*** Information supplied

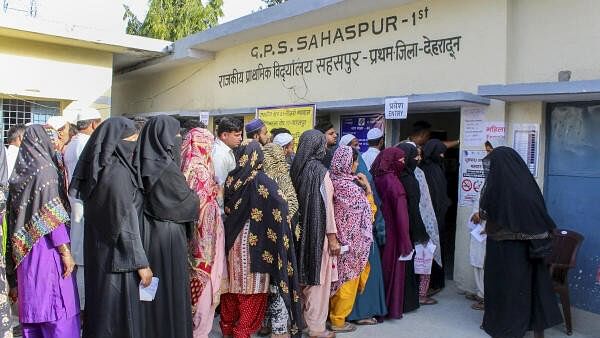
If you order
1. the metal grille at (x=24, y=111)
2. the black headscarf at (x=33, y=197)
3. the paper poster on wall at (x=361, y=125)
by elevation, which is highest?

******

### [Work to complete]
Render every line of the records above as a Markdown table with the columns "No." and "Text," one row per line, skipping blank lines. Leave the pictures out of the table.

### [Right answer]
| No. | Text |
|---|---|
| 1 | If you order |
| 2 | 1. the metal grille at (x=24, y=111) |
| 3 | 2. the black headscarf at (x=33, y=197) |
| 4 | 3. the paper poster on wall at (x=361, y=125) |
| 5 | by elevation, which is highest? |